0) Context
In the XML dump files, I get <text ...>plaintext</text>. When I build a mirror using XML dump files, I get:
old_text: plaintext old_flags: utf-8
However, when I then create a new page on my mirror, I get:
old_text: ciphertext old_flags: utf-8.gzip
1) Objective
When I build a mirror, I would like to compress the <text ...>plaintext</text> to get:
old_text: ciphertext old_flags: utf-8,gzip
I would like this done for every text revision, so as to save both disk space and communication bandwidth between web server and browser.
2) Problem
There is little relevant documentation on https://www.mediawiki.org. So I have run a few experiments.
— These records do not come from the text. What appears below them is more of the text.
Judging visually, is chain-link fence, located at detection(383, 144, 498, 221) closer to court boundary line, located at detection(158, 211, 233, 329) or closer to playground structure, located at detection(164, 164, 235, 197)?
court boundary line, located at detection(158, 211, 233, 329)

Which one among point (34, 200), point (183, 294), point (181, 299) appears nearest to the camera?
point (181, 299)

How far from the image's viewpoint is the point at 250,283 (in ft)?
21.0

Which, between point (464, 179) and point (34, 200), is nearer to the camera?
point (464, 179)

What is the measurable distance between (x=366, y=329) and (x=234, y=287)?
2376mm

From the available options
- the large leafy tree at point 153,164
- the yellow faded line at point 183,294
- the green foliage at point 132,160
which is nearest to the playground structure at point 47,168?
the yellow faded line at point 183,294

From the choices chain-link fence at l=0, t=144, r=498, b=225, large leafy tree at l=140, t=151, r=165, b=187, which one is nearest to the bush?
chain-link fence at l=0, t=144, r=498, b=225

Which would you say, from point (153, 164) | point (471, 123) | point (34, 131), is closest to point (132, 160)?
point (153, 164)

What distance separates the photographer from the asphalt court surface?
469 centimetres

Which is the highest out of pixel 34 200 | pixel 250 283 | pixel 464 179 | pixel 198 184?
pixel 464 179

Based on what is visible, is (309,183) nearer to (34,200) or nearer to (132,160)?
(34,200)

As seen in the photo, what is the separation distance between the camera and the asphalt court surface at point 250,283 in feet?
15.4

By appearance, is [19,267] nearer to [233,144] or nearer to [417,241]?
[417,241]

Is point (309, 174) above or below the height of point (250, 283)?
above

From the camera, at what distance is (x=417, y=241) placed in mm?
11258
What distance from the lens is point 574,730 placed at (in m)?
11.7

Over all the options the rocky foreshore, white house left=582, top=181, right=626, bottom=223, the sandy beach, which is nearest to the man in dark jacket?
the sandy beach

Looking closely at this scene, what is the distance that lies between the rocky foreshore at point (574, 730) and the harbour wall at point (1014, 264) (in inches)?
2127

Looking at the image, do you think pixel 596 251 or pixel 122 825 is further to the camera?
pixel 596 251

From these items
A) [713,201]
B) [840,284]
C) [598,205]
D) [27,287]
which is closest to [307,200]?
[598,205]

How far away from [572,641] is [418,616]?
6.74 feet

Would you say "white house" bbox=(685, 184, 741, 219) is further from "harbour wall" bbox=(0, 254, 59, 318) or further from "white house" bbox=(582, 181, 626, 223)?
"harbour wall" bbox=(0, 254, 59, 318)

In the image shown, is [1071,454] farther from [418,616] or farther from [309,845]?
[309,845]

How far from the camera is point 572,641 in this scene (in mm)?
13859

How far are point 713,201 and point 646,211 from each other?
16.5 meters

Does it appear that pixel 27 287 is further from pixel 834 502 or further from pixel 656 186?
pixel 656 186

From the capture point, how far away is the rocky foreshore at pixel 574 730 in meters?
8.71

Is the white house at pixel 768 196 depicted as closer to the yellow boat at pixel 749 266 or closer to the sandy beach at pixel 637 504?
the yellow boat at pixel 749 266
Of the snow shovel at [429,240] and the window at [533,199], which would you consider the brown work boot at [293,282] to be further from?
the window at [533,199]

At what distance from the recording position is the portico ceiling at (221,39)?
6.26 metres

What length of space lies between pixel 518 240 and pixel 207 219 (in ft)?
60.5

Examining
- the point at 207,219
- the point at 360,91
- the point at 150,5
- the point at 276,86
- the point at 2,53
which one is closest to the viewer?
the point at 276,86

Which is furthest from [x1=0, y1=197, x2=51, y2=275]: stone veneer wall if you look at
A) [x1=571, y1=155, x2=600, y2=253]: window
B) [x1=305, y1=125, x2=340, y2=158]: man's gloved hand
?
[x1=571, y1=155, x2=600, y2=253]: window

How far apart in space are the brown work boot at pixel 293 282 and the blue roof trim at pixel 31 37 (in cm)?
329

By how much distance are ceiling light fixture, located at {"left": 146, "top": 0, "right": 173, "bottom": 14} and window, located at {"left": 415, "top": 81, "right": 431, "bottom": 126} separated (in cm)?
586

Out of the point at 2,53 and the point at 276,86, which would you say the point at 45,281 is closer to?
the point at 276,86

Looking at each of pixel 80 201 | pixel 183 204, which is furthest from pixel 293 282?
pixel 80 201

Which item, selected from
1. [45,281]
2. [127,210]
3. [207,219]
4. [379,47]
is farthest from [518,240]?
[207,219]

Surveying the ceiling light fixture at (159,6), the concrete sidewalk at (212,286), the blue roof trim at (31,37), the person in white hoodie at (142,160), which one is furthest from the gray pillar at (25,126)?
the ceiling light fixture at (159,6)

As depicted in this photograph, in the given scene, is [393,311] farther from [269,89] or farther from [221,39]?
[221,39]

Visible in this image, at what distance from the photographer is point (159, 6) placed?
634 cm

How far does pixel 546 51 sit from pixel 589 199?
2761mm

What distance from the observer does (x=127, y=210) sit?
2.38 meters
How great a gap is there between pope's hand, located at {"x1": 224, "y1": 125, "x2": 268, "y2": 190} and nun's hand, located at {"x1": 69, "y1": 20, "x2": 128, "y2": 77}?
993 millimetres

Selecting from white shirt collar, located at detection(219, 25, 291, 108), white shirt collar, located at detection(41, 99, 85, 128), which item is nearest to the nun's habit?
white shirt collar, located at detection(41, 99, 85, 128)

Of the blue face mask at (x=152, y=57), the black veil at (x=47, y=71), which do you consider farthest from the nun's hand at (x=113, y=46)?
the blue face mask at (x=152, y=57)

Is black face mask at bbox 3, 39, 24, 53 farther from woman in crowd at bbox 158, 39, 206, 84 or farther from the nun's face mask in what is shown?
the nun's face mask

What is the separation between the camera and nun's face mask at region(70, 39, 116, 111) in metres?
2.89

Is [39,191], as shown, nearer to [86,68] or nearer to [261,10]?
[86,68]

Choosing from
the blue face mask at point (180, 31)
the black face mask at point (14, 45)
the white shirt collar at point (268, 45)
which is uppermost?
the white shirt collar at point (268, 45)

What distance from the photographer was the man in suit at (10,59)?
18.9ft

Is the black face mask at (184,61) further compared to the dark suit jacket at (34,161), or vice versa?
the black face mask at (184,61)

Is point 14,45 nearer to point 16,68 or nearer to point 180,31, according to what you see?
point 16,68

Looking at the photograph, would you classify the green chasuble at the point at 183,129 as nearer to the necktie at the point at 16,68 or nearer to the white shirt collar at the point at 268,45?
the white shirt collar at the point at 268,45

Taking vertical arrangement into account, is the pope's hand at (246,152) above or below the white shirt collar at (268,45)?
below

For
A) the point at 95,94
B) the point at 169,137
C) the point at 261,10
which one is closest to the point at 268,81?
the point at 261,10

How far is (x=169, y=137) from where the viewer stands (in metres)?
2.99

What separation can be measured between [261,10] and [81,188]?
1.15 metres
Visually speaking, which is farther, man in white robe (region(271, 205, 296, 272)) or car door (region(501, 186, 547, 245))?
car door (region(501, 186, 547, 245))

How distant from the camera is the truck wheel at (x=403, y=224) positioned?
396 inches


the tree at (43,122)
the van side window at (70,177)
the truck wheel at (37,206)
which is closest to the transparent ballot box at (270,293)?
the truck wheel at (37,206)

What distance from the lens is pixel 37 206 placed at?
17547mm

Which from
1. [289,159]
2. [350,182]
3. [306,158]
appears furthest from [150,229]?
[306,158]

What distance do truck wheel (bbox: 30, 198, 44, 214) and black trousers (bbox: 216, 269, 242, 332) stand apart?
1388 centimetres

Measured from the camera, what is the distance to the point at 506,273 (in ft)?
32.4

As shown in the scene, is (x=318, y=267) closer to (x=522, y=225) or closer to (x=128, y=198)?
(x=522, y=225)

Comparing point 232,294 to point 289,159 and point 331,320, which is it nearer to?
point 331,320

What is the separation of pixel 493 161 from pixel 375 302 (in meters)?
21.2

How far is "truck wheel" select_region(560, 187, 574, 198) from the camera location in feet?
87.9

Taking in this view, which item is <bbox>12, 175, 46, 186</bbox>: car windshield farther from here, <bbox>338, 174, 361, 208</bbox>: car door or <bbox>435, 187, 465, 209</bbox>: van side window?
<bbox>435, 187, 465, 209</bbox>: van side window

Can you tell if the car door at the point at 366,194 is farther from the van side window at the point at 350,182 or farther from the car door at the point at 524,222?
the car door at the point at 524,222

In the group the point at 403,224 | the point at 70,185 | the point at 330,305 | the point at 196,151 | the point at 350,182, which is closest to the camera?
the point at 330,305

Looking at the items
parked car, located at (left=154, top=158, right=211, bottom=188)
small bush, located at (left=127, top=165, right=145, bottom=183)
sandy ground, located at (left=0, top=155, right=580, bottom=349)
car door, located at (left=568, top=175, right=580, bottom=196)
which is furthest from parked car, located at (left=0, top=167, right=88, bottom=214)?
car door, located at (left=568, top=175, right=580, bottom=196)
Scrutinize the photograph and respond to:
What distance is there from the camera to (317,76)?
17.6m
exp1) I pipe the plaintext through gzip, escape for MySQL, and build the mirror. However, when I browse, I get the message:
``The revision #165770 of the page named "Main Page" does not exist''
When I look in the database, some kind of ciphertext does indeed exist.
3) Variants
Many utilities compress plaintext using LZ77 and Huffman encoding, but each differs as to the file header and tail. Some versions of deflate have no header at all. So I try four more experiments:
exp2) gzip, but throw away the 10 byte header (to simulate deflate)
/bin/gzip | tail -c +11
exp3) perl compress
/usr/bin/perl -MCompress::Zlib -e 'undef $/; print compress(<>)'
exp4) python compress, then throw away the single-quotes
/usr/bin/python -c "import zlib,sys;print repr(zlib.compress(sys.stdin.read()))" | /bin/sed 's/^.//; s/.$//'
exp5) zlib-flate from the qpdf DEB package
/usr/bin/zlib-flate -compress
For all experiments, the browser gives the same error message.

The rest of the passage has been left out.